Creating a mobile app – a year later

It’s been a year since I shared our experience at the JI of creating our first mobile app.  Since then there’s been some great uptake on this, and an increasing demand from our users to develop for Android.  BCcampus has published 2 recent articles on our efforts: the first one talks about our developments including a HazAware app and an Emergency Social Services app, both of which will be paid iOS apps. These apps are complete, but our Finance department is still figuring out the necessary financial steps that have to be worked out in conjunction with the app store, US taxes, etc.   The second article mentions our approach to mobile learning in the context of our students and the type of education we do. There is an updated list of steps we take to develop, which include:

  1. Consider whether you are designing for a desktop or a mobile learning context.
  2. Map out the concept, purpose, audience and educational value.
  3. Identify the app developer.
  4. Establish the business model you will be using (eg. paid app, free app, both).  If you decide on a paid app, get your finance people involved as soon as possible so they can take care of necessary financial set up details.  Firming up these details takes time.
  5. Gather resources and create a storyboard.  Online storyboarding tools will help with communicating your design to the developer and save on meeting time. We’ve been using Cacoo for this.
  6. Work with developer on format, design, and content decisions.  Important things to establish at this stage are localization and designing for easy updating and editing, so it can be done in-house and you don’t need to keep running back to the developer to do this.
  7. Identify logo/branding, identify name, keywords, identify terms of use
  8. Get it in to the App store.
  9. Establish a review and maintenance schedule.
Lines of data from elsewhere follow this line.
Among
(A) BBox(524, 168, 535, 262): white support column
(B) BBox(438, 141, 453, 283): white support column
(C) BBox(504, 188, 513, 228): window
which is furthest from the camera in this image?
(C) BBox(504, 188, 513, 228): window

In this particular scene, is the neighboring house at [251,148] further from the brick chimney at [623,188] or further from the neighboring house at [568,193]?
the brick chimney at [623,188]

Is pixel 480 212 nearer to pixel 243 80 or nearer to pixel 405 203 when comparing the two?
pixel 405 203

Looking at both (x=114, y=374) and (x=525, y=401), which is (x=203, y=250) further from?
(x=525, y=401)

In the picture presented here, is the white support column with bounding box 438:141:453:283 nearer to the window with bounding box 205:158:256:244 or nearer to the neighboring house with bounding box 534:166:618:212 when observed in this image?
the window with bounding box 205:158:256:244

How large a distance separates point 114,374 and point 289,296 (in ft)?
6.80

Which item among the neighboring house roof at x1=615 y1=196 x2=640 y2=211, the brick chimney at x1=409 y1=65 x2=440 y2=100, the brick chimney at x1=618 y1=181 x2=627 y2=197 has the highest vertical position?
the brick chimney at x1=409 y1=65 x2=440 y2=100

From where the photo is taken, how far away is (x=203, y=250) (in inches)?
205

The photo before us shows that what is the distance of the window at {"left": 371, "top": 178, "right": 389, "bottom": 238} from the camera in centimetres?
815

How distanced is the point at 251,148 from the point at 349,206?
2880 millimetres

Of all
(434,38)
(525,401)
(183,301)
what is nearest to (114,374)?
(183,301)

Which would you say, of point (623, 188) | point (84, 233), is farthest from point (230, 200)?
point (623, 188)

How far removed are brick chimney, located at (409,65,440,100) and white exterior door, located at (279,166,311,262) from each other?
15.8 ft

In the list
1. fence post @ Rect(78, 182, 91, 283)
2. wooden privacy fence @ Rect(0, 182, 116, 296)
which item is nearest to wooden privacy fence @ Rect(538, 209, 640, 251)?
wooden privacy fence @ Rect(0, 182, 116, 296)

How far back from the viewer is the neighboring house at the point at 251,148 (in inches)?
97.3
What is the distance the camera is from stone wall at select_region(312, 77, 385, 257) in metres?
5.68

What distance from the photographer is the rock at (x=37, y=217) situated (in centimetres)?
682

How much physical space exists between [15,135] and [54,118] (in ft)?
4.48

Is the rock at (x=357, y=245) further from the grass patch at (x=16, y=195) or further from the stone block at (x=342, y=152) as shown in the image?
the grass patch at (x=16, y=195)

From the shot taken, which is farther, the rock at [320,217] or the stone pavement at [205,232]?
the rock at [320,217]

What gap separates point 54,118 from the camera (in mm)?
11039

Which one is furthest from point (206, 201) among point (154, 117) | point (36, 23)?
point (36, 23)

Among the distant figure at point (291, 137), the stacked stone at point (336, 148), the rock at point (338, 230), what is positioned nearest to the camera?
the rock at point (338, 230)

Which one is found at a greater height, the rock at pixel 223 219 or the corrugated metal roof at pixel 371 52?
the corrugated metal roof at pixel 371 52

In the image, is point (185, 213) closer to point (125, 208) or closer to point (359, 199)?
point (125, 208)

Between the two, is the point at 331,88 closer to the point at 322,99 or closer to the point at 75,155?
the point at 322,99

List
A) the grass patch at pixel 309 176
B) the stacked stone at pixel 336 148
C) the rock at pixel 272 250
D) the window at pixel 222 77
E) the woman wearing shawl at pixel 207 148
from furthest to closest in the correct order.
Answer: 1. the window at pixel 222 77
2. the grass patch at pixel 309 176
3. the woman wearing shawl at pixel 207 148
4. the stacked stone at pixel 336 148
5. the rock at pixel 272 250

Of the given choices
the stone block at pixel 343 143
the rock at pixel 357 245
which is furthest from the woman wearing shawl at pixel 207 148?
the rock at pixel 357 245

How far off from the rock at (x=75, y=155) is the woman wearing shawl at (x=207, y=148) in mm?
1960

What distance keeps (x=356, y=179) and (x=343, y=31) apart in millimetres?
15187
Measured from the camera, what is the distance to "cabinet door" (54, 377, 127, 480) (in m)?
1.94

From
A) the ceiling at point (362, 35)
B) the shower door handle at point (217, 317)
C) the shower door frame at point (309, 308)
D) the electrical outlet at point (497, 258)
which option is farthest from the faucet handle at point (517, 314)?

In addition to developing apps, we’ve been piloting the use of mobile technologies for our training.  Image

The Pacific Traffic Education Centre is piloting the use of G-force apps on car mounted iPad minis in its driver training.  Initial testing has found that this system is as accurate as the previous system that was being decommissioned.  As part of this project, we also had to test the ability of the car mounts to secure the iPads for accurate measurement.  As an added bonus, they can also switch from paper evaluations to iPad ready evaluations using fillable forms, which can then be submitted immediately following the test.  Since the driver training track is located in an area without wifi, iPads with 3G had to be purchased.  A part of this teaching experience has been enhanced in a pretty low cost way.

Lastly, in the School of Health Sciences QR codes are being used to give students access to just-in-time learning via JIBC-created Youtube videos that demonstrate difficult to learn procedures in our Paramedic training.  The QR codes will be inserted into simulation manuals and on equipment, and can be accessed via any mobile device with a  QR code reader. The nice part about this project is that the videos were created with two instructors and two paramedic students.  The effectiveness of this as a learning tool has yet to be evaluated but we are confident that it will be, since students have been requesting the availability of this type of information in a convenient way.